- Provided text
Ade Malsasa Akbar contact
Senior author, Open Source enthusiast.
Thursday, July 28, 2016 at 11:09


This episode begins to emphasize some basic regex and POSIX character classes examples. We give a simple table of POSIX character classes here so you will practice them easier for this episode. Both of them will make every GNU sed job much more easier. This is the sixth episode, so if you don't want to miss anything, we recommend you to read the first until the fifth episodes. Happy practicing!


POSIX Character Classes


Regex is standardized in POSIX standard. And POSIX has character classes, certain names for certain sets of characters. By using character classes, you avoid using confusing backslashes or slashes, you avoid using too many characters, and also they are easier to understand. These are some of POSIX character classes:

`[:alpha:]` = uppercase and lowercase, a-z and A-Z. Same with [[:upper:][:lower:]] or [a-zA-Z].
`[:alnum:]` = digits 0-9 and uppercase and lowercase. Same with [[:alpha:][:digit:]] or [a-zA-Z0-9].
`[:digit:]` = digits 0-9. Same as [0-9].

- Material provided
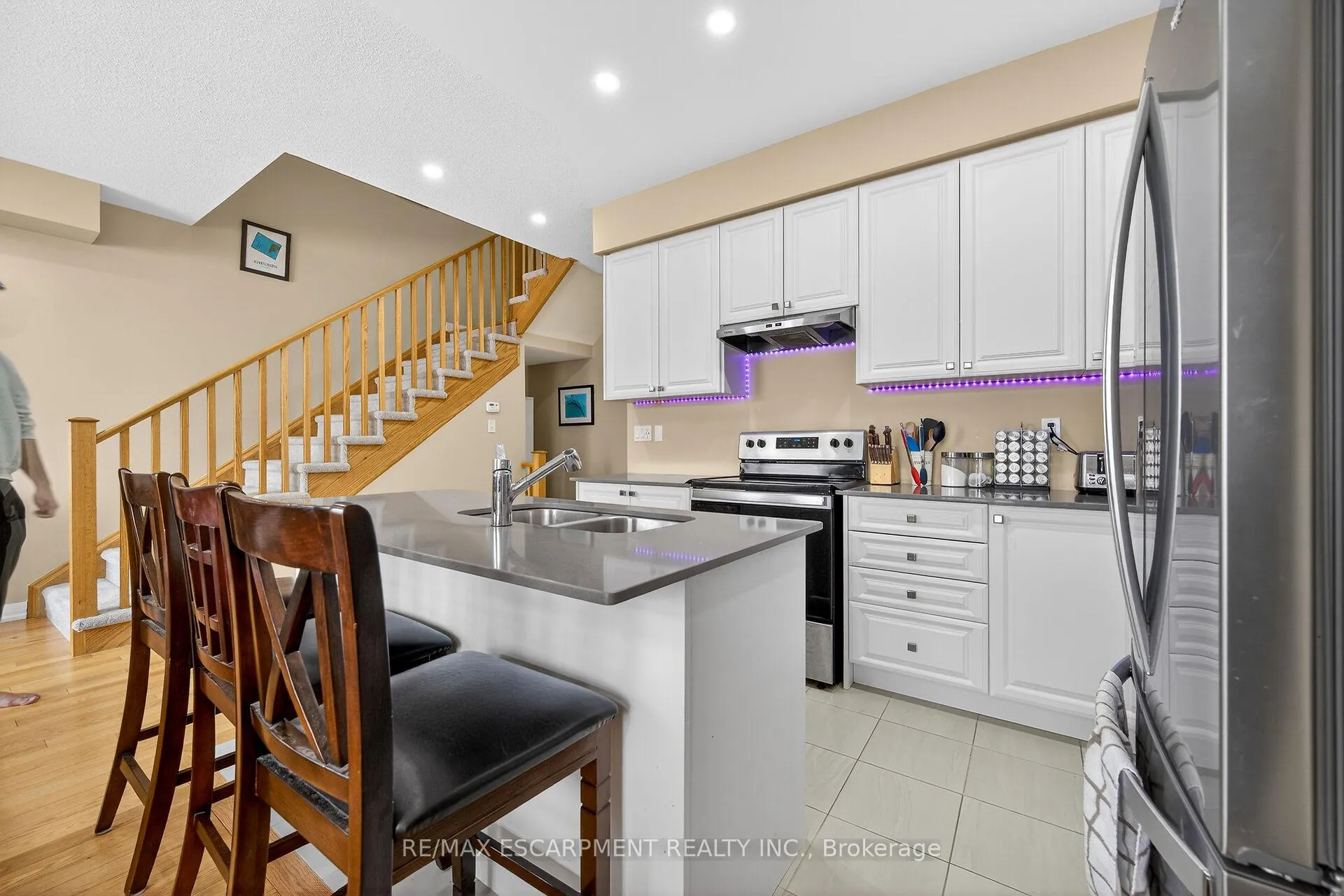 Photo 12 of 267 Provident Way, Hamilton, Mount Hope — HOMEH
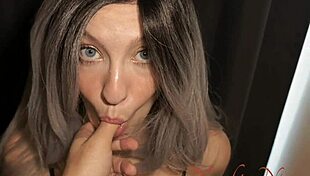 Θετή μαμά τιμωρεί με ιππασία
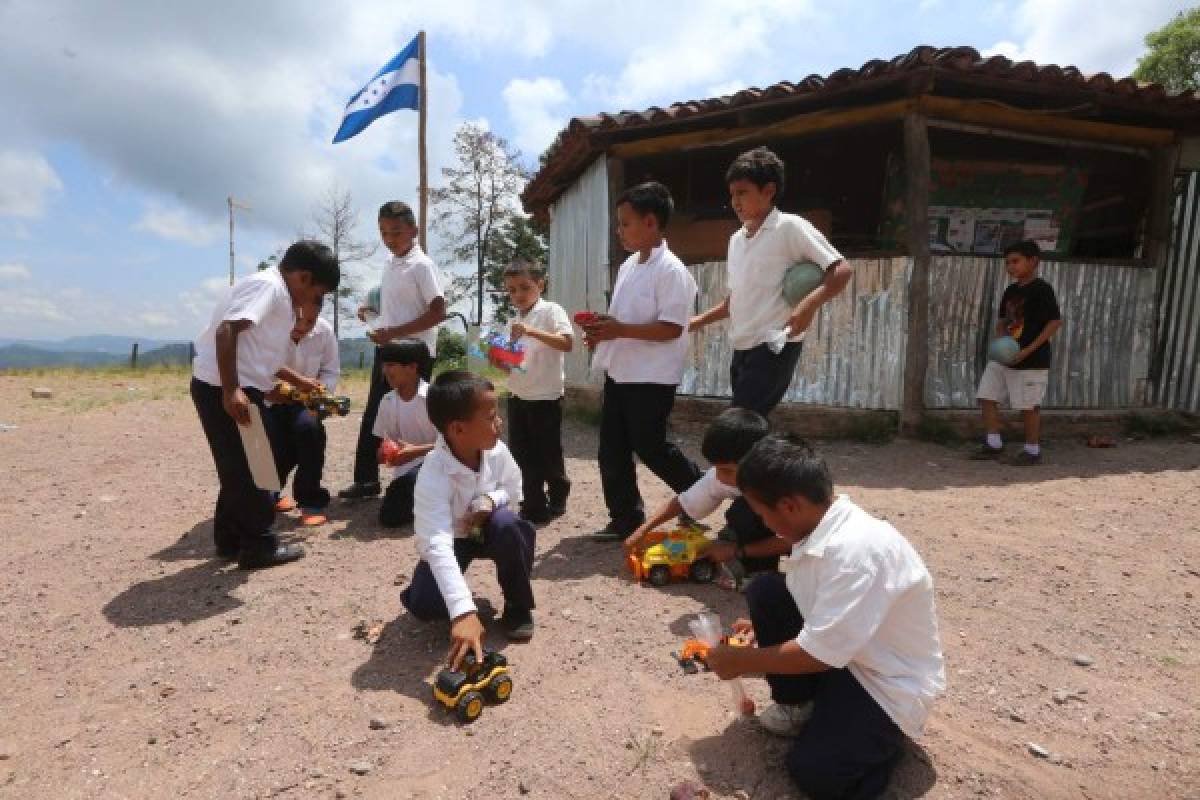 Pequeños de la zona oriental capitalina sonríen luego de recibir un obsequio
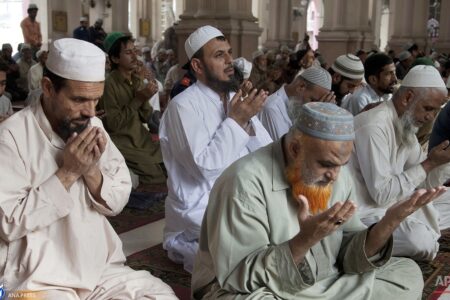 «منهاج القرآن» و تلاش برای وحدت شیعه و سنی در پاکستان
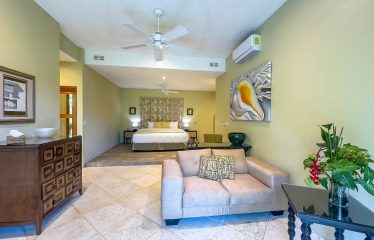 CASA FANTASTICA PROPERTY WITH TEN BEDROOMS AND OCEAN VIEWS, IN MANUEL ANTONIO – 1.3 ACRES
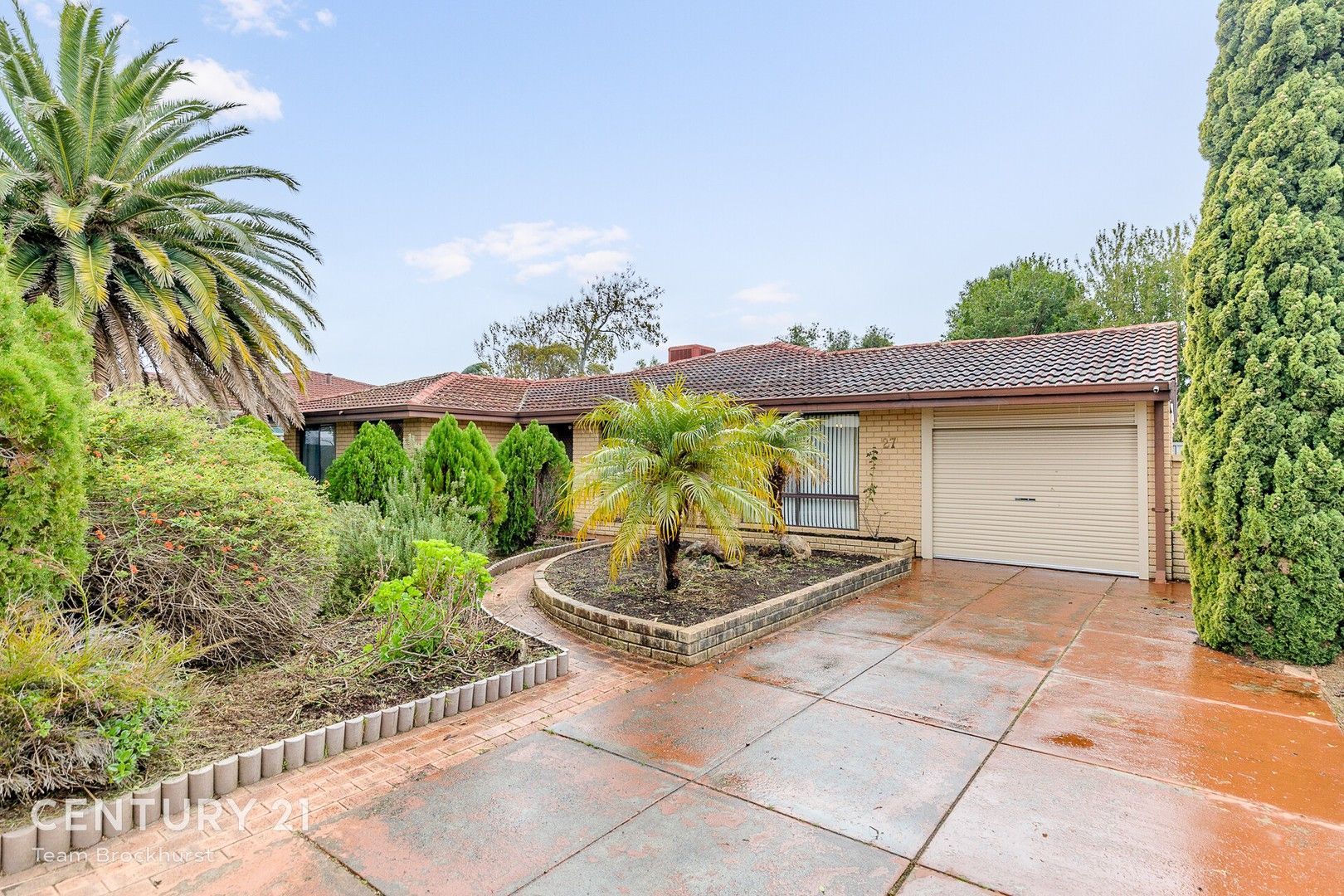 3 bedrooms House in 27 Lakesend Road THORNLIE WA, 6108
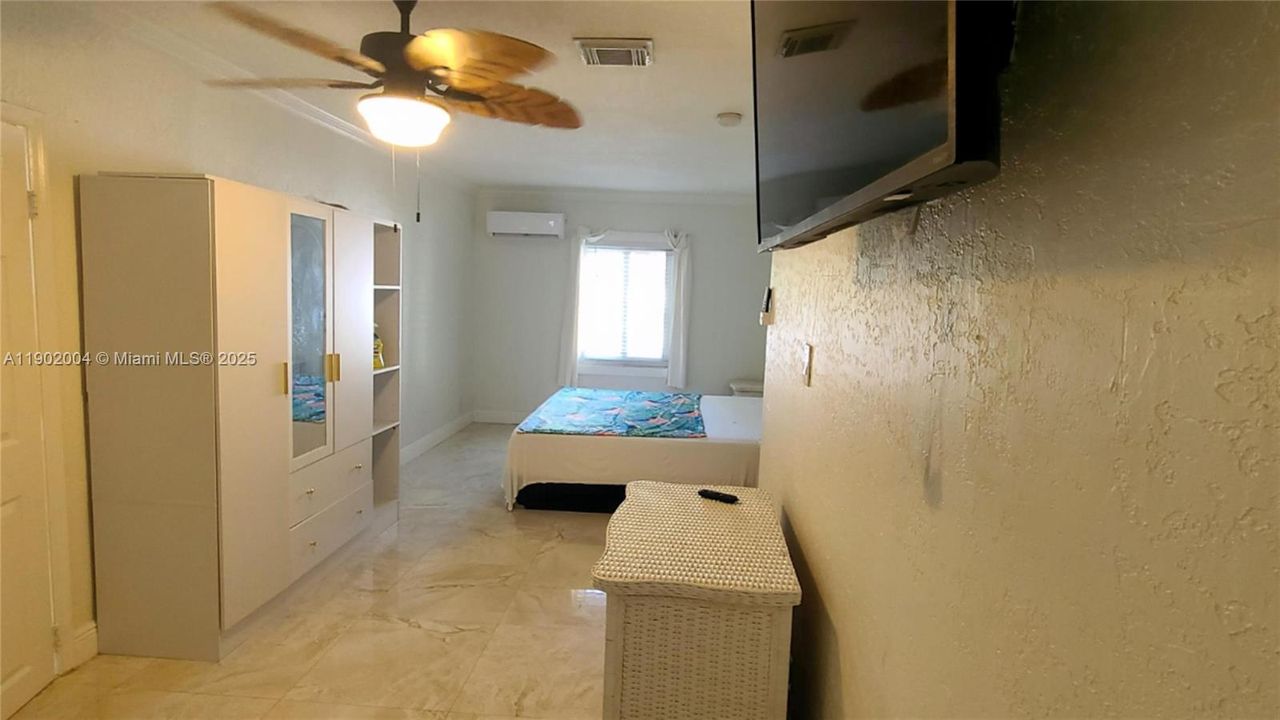 For Rent: $2,200 (1 beds, 1 baths, 2120 Square Feet)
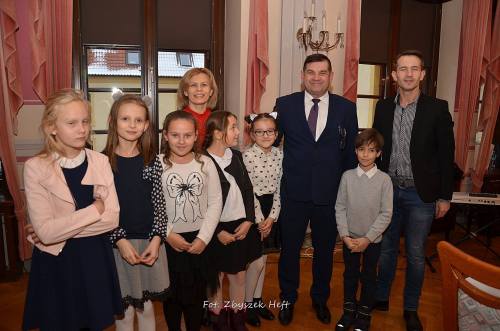 Tutaj powinien być opis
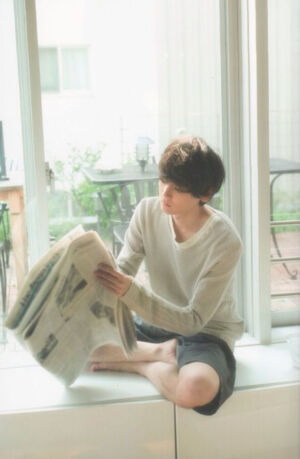 古川雄辉，1987年出生于东京，7岁时和家人搬到加拿大多伦多，16岁前往美国入读庆应义塾纽约学院，19岁回到日本考入庆应义塾大学理工学部。2013年主演电视剧《一吻定情》，2014年9月，参演电视剧《一吻定情2》。百度贴吧古川雄辉吧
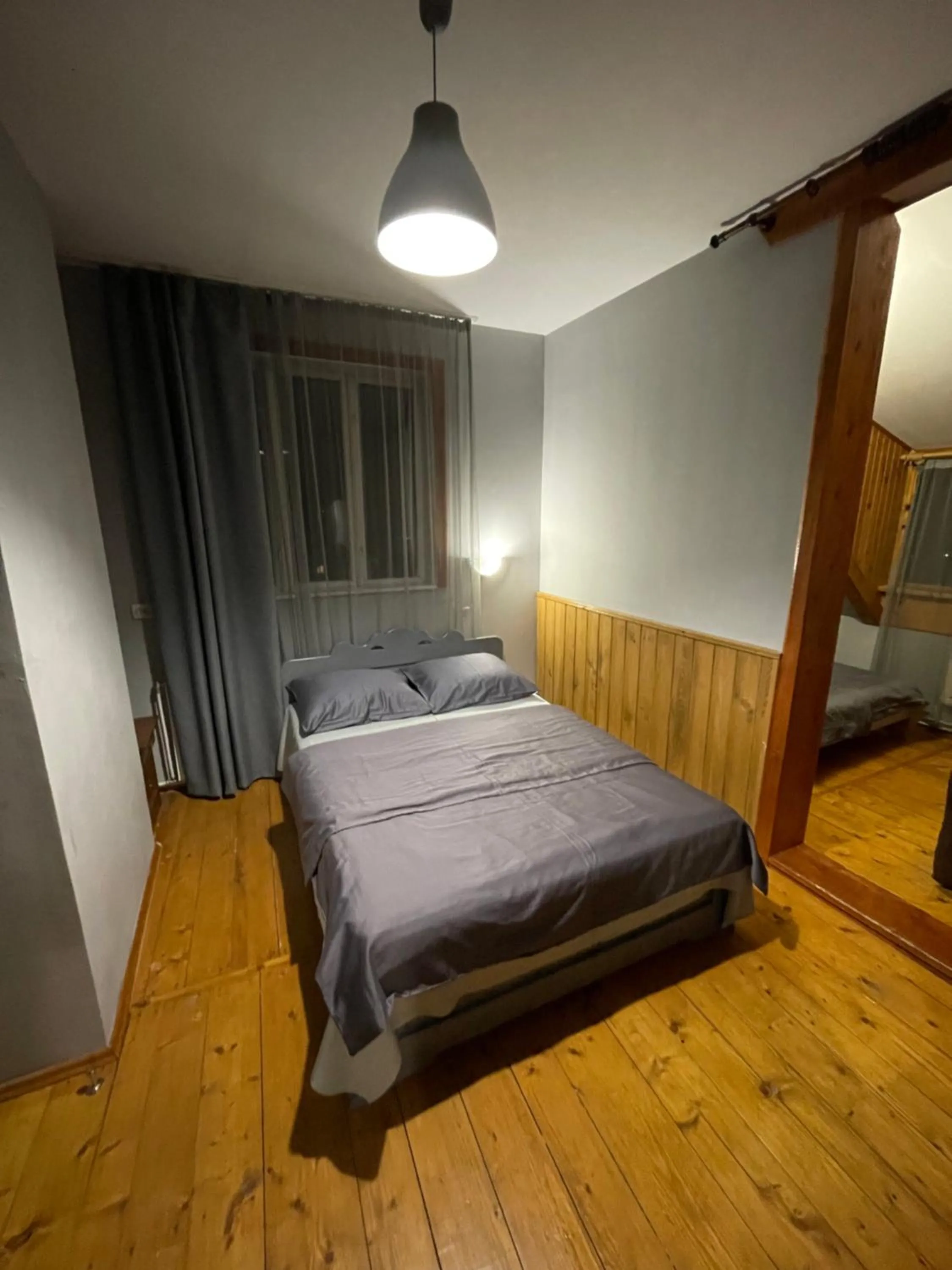 Bed in Sadyba Girske Povitria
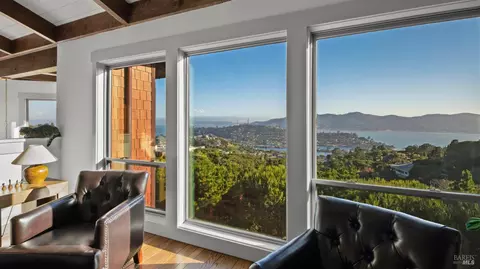 View/Area - 23 Venado Dr, Tiburon, CA 94920 photo 2 of 10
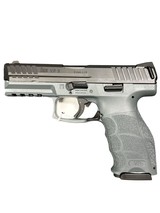 HECKLER & KOCH VP9 9MM LUGER (9x19 PARA) - 1 of 1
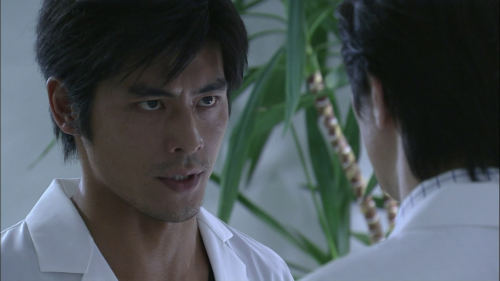 Iryu-Team.Medical.Dragon.2.E01.2007.Amazon.WEB-DL.1080p.H264.DDP-HDCTV.mkv._vthumb_-02.png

- Brief A
From the sed tutorial, return everything from "Regex is standardized" down to "[[:alpha:][:digit:]] or [a-zA-Z0-9].".
- Brief B
In the sed tutorial, which POSIX character class covers only the digits 0-9?
The material has nothing to do with the sed tutorial.

- Your response A
Regex is standardized in POSIX standard. And POSIX has character classes, certain names for certain sets of characters. By using character classes, you avoid using confusing backslashes or slashes, you avoid using too many characters, and also they are easier to understand. These are some of POSIX character classes:

`[:alpha:]` = uppercase and lowercase, a-z and A-Z. Same with [[:upper:][:lower:]] or [a-zA-Z].
`[:alnum:]` = digits 0-9 and uppercase and lowercase. Same with [[:alpha:][:digit:]] or [a-zA-Z0-9].

- Your response B
`[:digit:]`